Damballa’s Q1 2014 State of Infections Report analyzed 50% of North American ISP internet traffic and 33% of mobile traffic, plus large volumes of traffic from global ISPs and enterprise customers. In addition to the average event data, Damballa also discovered that large, globally dispersed enterprises were averaging 97 active infected devices each day and leaking an aggregate average of more than 10GB of data per day.
Clearly, it’s a daunting task for security staff to manually trawl through mountains of alerts to discover which (if any) constitute a real and present threat. The findings also shed light on why recent high-profile attacks at organizations like Target were undetected for so long, because it's important to remember that alerts don’t equal infections.
Damballa noted that the only way to determine if a device is infected is to correlate logged activity, which takes far too much time and man hours. Accordingly, the Ponemon Institute reported that it takes companies an average of nearly three months (90 days) to discover a malicious breach and four months or longer to resolve it.
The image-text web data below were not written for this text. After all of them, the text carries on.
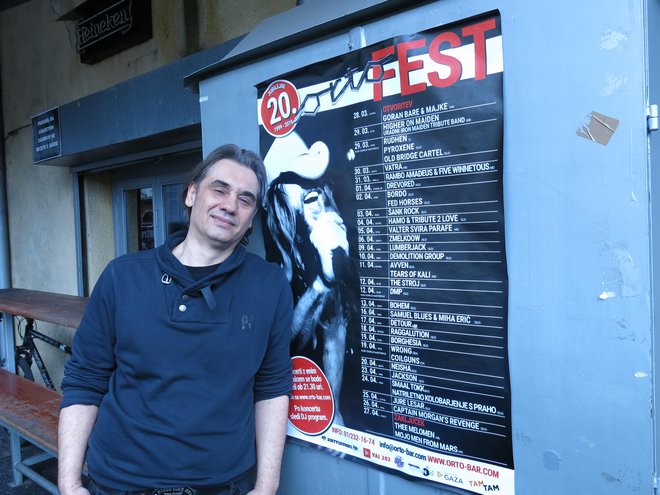 Andrej Ciuha je soorganizator festivala. Foto Zdenko Matoz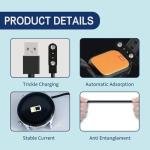 Magnetic Smart Watch Charger - 2 Pack USB Cables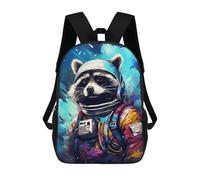 sinyumoney Raccoon Astronaut Space Suit-2 Mochila Escolar Impresa En 3D 17inch Mochilas De Moda Para Niños, Mochilas Escolares Para Niños De Primaria Y Secundaria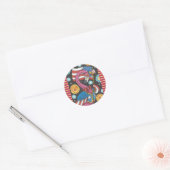 4. JULI FLAMINGO STICKERS RUNDE * Blatt (Umschlag)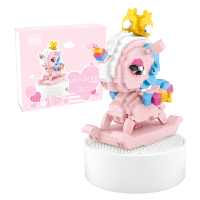 俐智(Loz)积木 音乐盒 微颗粒钻石积木 卡通动漫儿童拼装玩具积木儿童礼物玩具模型 9853/独角兽木马720PCS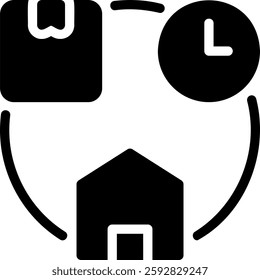 order glyph icon illustration vector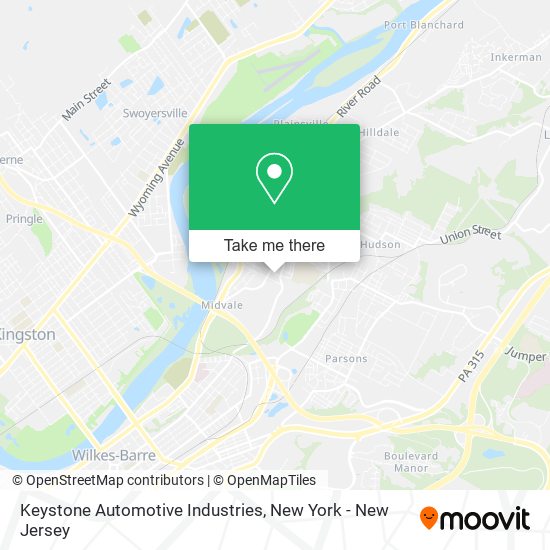 Keystone Automotive Industries map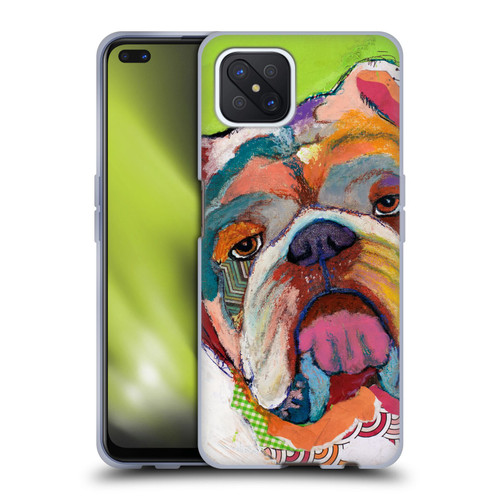 Michel Keck Dogs Bulldog Soft Gel Case for OPPO Reno4 Z 5G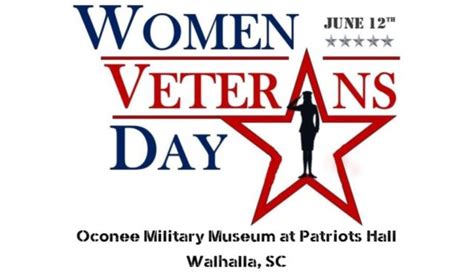 Women Veterans Day Visit Oconee South Carolina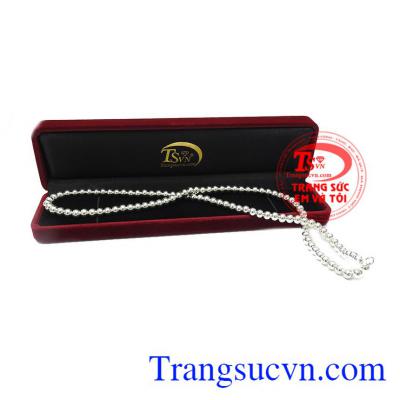 Dây chuyền bi bạc độc đáo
“We are already facing a profound scarcity of skilled security professionals, which the latest Frost & Sullivan figures estimate will equate to a 47% shortfall by 2017,” said Brian Foster, CTO of Damballa. “If we compound this fact with the increase in data breaches and the scope of work required to identify a genuine infection from the deluge of security events hitting businesses every day, we can see why security staff are struggling to cope.”
A more specific illustration of the problem is the use of advanced techniques such as domain generation algorithms (DGA), used by threat actors to generate vast quantities of random domain names, which can evade prevention controls and delay identification of actual infections.
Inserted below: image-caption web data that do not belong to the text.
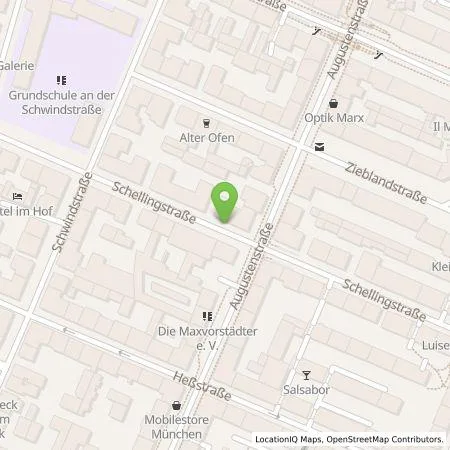 Standortübersicht der Tankstelle SWM Versorgungs GmbH in 80798 München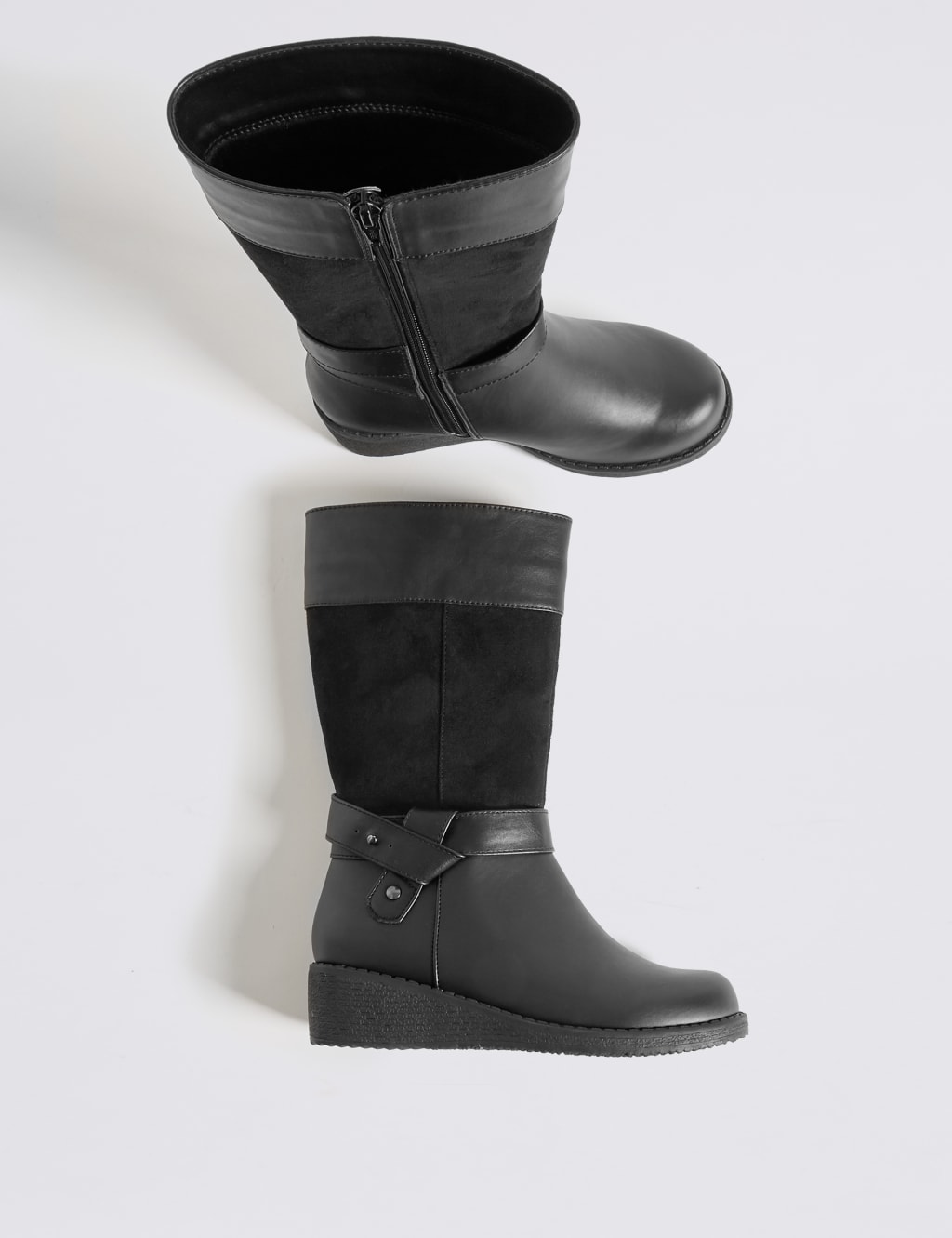 Wedge riding boots on sale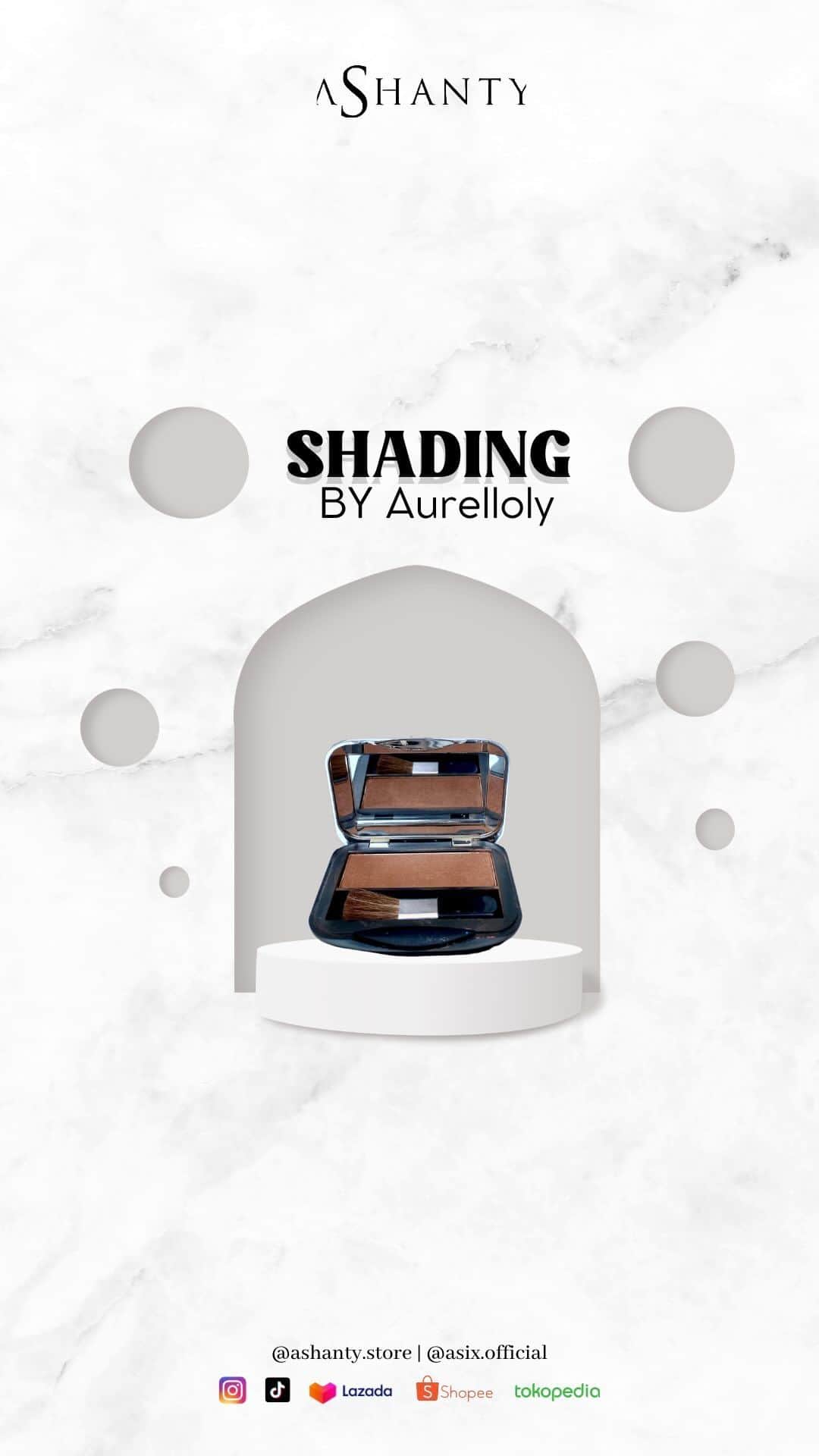 ASHANTY BEAUTY CREAM OFFICIALのインスタグラム：「Shading adalah teknik membaurkan contour di bagian area wajah tertentu, sehingga bisa menutupi fitur wajah yang aneh menjadi lebih sempurna.  Untuk melakukan shading sebenarnya enggak susah, asalkan kita tahu area mana aja yang perlu di contour biar terlihat lebih tirus dan kecil, nih.  Blush Shading by Aurelloly ini yang paling best seller loh di @ashanty.store yuk buruan checkout sebelum kehabisan.  Untuk info & pemesanan bisa klik link di bio ya🥰  #makeupideas #makeup #makeupashanty #ashantycosmetics #aurelcosmetics #ashanty」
“These techniques require security teams to wade through thousands of anomalous IP domains in order to find the IP address that carries the real payload,” the company noted.
In a test conducted by Damballa Labs, where ‘dirty’ network traffic was replayed past more than 1,200 simulated endpoints, 538 pieces of evidence was collected and correlated for each actual infection – nearly impossible to do manually.
“Bystanders may think it’s outrageous that a breach could go undetected for months,” wrote Andrew Hobson, vice president of R&D at Damballa, in a blog. “But the people engaged in daily hand-to-hand combat know that an alert doesn’t equal an infection, and that finding the truly infected devices that are most likely to cause harm is an ongoing challenge. There aren’t enough trained security professionals in the world to solve the problem manually. The ability to automatically identify, prioritize and remediate those truly infected assets is critical to today’s enterprise.”